Подгоняемые надзирателями, холопы, покачивая хоругвями и знаменами, вновь пошли на окраины крестным ходом, затянув хвалебную песню. Гриша, слушая их завывания, пробормотал:
– Надо им репертуар обновить. Интересно, они что-нибудь из шансона могут?
Холопы удалились, свадьба продолжилась. Низложенный помещик Орлов пытался препятствовать церемонии, Танечка тоже отказывалась идти замуж, тогда Гриша, потеряв терпение, гневно заявил, что или все будут делать то, что он скажет, либо невеста и ее отец получат приз в виде сорока веников в зад каждый. После этого помещик Орлов резко пересмотрел свою позицию, и стал горячо уговаривать Танечку быть хорошей девочкой.
– Даю тебе свое благословение, дочка, – торжественно произнес он. – Совет да любовь и детишек побольше.
– Папа, ты что? – зарыдала Танечка. – Ты погляди на эту образину!
Образина, он же Тит, стоял в сторонке и с нетерпением ожидал, когда можно будет вести Танечку в брачный сарай. Сперва Гриша хотел позволить новобрачным провести первую брачную ночь в одной из комнат особняка, но затем передумал. Пускать Тита в человеческое жилище было так же неразумно, как привести в дом хорошо накормленную корову, и оставить на ночь. К тому же Танечка по своему социальному положению теперь являлась крепостной, и как всем крепостным ей полагалось заниматься сексом в брачном сарае. Гриша специально приказал поставить там кровать (обычно холопы спаривались на голой земле), а чтобы создать романтическую атмосферу, украсил внутренность сарая цветами с клумбы. Заодно надзиратели показали ему две дырочки в задней стене сарая, через которые можно было наблюдать за происходящим внутри. Гриша, понимающе улыбаясь, погрозил надзирателям пальчиком. Те даже обиделись на подобный намек. Они пояснили барину, что никакого возбуждения подглядывание не вызывает, один только смех, потому что тупые холопы даже сексом занимаются тупо и потешно.

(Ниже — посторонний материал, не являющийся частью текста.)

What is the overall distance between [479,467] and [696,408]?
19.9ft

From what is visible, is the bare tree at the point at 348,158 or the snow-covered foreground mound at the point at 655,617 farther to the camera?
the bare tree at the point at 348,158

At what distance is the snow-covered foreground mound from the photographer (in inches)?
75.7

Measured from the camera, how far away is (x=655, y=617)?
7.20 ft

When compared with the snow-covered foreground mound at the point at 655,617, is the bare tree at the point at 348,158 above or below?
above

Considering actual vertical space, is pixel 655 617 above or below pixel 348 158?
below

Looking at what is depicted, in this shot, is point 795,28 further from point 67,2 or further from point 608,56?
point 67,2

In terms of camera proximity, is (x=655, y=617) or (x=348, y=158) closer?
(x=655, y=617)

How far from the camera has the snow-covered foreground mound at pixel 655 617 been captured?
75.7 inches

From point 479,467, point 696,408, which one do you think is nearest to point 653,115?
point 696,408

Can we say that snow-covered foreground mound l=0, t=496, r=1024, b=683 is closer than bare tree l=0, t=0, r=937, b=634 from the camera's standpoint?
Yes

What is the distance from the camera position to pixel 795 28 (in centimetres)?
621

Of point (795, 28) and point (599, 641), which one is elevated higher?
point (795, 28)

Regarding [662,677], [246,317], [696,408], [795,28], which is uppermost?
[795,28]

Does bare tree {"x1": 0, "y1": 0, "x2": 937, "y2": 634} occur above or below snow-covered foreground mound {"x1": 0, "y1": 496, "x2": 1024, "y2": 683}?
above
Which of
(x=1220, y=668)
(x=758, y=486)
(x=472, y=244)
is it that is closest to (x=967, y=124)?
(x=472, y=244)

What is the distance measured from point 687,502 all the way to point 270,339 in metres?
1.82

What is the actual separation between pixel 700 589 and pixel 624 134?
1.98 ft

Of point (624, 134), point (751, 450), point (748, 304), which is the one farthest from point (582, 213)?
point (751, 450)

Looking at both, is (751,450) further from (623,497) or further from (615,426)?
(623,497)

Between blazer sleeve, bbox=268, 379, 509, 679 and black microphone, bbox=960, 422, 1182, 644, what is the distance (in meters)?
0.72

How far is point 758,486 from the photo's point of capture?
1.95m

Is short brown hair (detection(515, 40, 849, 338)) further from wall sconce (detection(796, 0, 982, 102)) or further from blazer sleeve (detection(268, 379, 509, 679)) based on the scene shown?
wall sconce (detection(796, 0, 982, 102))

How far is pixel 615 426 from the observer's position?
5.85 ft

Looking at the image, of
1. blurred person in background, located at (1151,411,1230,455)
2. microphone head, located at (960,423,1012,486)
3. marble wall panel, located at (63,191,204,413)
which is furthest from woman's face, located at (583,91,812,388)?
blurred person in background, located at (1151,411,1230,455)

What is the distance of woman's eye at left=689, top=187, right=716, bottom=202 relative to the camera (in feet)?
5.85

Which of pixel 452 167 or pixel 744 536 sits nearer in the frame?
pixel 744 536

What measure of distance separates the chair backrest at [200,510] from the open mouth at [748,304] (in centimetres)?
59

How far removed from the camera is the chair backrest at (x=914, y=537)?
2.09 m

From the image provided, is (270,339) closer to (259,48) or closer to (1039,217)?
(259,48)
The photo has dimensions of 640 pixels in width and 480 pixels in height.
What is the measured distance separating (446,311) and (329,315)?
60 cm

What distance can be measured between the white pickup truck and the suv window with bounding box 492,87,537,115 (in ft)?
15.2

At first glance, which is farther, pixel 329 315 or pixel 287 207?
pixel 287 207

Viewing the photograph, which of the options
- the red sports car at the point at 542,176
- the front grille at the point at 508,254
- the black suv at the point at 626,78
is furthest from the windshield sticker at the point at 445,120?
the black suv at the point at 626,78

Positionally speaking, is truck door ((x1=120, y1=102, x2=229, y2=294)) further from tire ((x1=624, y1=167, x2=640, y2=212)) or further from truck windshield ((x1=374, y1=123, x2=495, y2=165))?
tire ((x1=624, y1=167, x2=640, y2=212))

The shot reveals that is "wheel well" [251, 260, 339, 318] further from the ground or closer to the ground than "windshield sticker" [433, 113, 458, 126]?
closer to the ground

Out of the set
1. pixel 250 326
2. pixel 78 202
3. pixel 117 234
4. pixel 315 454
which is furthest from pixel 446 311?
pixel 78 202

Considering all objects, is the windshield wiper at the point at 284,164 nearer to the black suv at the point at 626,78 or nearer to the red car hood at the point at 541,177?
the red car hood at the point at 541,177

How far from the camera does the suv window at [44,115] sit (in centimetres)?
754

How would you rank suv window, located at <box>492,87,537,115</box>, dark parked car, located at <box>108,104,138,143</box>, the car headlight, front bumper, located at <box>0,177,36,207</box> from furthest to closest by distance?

– Дочка, ты меня послушай, я тебе только добра желаю, – уговаривал Танечку отец. – Да, с виду он не красавец, но мужчину ведь не по внешности оценивают.
Тит грянул задом, помещик Орлов, едва не разрыдавшись от накатившего смрада, добавил:
– И не по запаху. Я уверен, что у него много достоинств.
Насчет многих достоинств Гриша был не уверен, но одно очевидное достоинство Тита давно уже нетерпеливо выглядывало из-под фрака.